You were introduced to the standard normal distribution in the section on relative scores. In this section, you will learn how to use the concepts of probability to compute percentile ranks using the standard normal distribution. You will also learn about the concept of sampling distributions, the variables that affect them, and how to use them. This section will give you the last of the tools that you need to understand inferential statistics.
As you learned earlier, the normal curve is determined by a mathematical equation, and any normal distribution can be converted to a standard normal distribution by subtracting the mean from each score and dividing by the standard deviation. This transformation turned each score into a standard score or Z-score. In this section we will see how the concept of probability can be applied to the standard normal distribution and, by extension, to any distribution.

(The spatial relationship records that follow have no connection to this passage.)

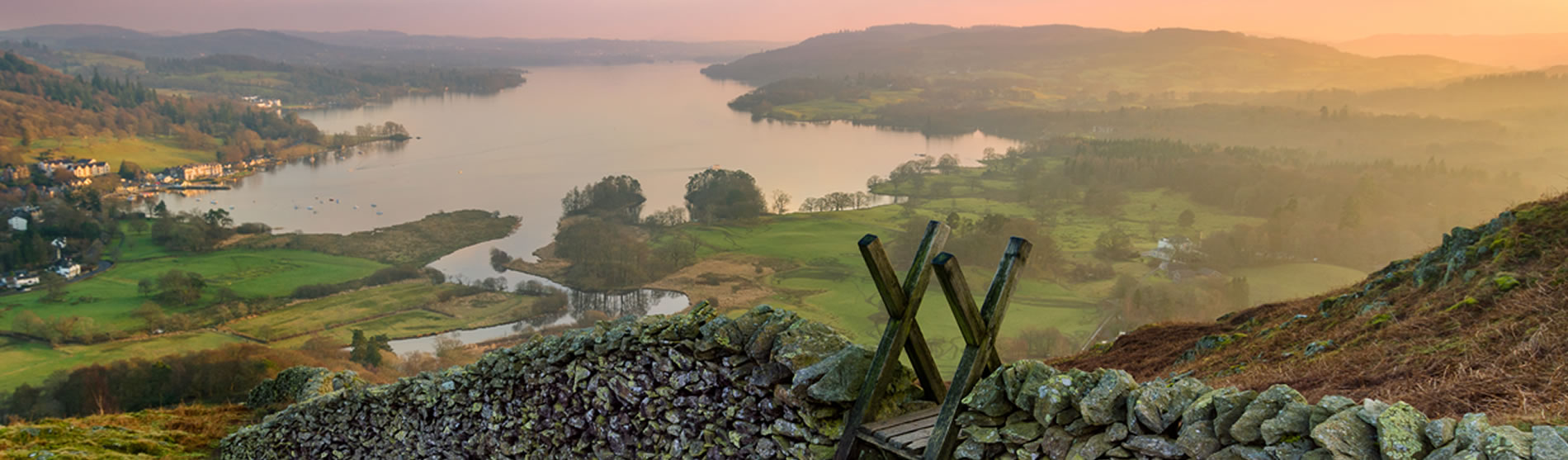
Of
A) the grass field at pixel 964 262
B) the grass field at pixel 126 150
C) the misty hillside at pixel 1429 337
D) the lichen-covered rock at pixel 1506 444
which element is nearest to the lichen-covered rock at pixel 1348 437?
the lichen-covered rock at pixel 1506 444

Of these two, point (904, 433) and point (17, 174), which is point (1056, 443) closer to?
point (904, 433)

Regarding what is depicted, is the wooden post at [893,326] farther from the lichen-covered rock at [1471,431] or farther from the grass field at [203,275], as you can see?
the grass field at [203,275]

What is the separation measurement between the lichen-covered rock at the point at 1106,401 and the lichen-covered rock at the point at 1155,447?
12 cm

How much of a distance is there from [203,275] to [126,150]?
191 feet

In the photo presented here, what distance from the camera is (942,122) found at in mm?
133000

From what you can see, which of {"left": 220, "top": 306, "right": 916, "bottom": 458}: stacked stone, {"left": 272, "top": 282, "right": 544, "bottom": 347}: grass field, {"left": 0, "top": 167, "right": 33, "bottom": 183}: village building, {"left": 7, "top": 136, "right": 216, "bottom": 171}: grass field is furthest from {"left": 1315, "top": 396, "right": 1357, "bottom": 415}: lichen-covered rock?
{"left": 7, "top": 136, "right": 216, "bottom": 171}: grass field

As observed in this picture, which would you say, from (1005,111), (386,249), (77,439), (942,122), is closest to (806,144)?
(942,122)

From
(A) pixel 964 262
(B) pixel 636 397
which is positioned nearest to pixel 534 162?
(A) pixel 964 262

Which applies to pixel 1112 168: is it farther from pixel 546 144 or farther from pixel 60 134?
pixel 60 134

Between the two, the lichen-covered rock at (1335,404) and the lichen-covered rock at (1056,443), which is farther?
the lichen-covered rock at (1056,443)

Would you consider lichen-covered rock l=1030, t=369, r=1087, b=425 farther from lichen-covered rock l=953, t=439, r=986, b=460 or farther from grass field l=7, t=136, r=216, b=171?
grass field l=7, t=136, r=216, b=171

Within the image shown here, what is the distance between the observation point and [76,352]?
41344 millimetres

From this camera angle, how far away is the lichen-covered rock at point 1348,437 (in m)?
2.61

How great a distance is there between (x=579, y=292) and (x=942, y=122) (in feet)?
293
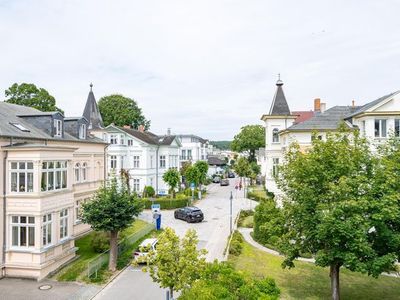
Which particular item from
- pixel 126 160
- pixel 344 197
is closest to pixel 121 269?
pixel 344 197

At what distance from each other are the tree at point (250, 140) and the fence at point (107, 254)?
5353 centimetres

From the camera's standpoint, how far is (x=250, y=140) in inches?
3108

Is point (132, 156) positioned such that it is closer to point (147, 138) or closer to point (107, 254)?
point (147, 138)

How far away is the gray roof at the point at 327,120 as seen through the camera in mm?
30578

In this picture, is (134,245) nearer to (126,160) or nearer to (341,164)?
(341,164)

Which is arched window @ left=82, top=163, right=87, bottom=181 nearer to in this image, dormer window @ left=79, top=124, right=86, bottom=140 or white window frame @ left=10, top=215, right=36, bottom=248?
dormer window @ left=79, top=124, right=86, bottom=140

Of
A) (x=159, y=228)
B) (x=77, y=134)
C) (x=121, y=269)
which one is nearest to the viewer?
(x=121, y=269)

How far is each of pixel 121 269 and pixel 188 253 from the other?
895 cm

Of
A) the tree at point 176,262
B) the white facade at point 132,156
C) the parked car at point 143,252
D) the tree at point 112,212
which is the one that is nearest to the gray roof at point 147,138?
the white facade at point 132,156

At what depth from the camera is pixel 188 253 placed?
12406 mm

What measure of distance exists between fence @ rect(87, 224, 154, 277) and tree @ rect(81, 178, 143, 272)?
2.20 ft

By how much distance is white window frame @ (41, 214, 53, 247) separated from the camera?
59.7ft

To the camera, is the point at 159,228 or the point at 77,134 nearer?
the point at 77,134

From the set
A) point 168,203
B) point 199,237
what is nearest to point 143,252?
point 199,237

To review, the standard normal curve has a mean of zero and a standard deviation of 1. The distances between the mean and any point on the standard normal curve can be computed mathematically. In fact, the computations have already been done and are tabled in something called the standard normal table. Shown below is a small part of the standard normal table, which is divided into three sets of three columns. In the columns labeled (a) are the Z-scores. The standard normal table included on this website has every Z-score from 0 to 3.25 in .01 increments, and from 3.25 to 4.00 in .05 increments. This is normally more than enough detail for solving the typical problems using this table. The columns labeled (b) show the area under the curve from the mean to that Z-score, and the columns labeled (c) show the area from that Z-score to to end of the distribution. For example, find the Z-score of .60 in the abbreviated table below. Note that the area from the mean to that Z-score is .2257 and the area from that Z-score to the end of the tail is .2776. These two numbers will always add to .5000, because exactly 50% (a proportion of .5000) of the curve falls above the mean and 50% below the mean in a normal curve. The figure below illustrates this Z-score and the areas that we read from the table.
How can we use this information to determine the percentile rank for the person whose Z-score is .60? Remember that the percentile rank is the percent of individuals who score below a given score. If you look at the figure above, you will see that the area below the mean is .5000 and the area between the mean and a Z-score of .60 is an additional .2257. Therefore, the total area under the standard normal curve that falls below a Z of .60 is equal to .5000 plus .2257, which is .7257. We are essentially using the addition rule of probability in that we are computing the probability of getting a Z-score of +.60 or lower as the probability of getting a Z-score below 0 plus the probability of getting a Z-score between 0 and +.60, as shown below. The value of .7257 is a proportion. The total area under the curve is 1.00 expressed as a proportion and 100% expressed as a percent. To convert a proportion to a percent, you multiply by 100, which is the same as moving the decimal point to the right two places. Therefore, the proportion of .7257 becomes a 72.57%. This approach can be used with any Z-score to compute the percentile associated with that Z-score.
Let's work another example, this time with a negative Z-score. What is the percentile rank for a Z-score of a -1.15. The first step is to always draw the picture. Quickly sketch a normal curve and place the score in approximately the right space. Remember, the sketch of a normal curve stretches a bit more than two standard deviations above and below the mean, so a Z-score of -1.15 will be about half way between the mean and the end of the lower tail, as shown in the figure below. (Technically, the normal curve stretches from a minus infinity to a plus infinity, never quite touching the X-axis. However, virtually the entire area of the curve is in the section from a Z = -2.00 to a Z = +2.00.) Again, we can use the abbreviated standard normal table above to determine the areas of that section of the curve.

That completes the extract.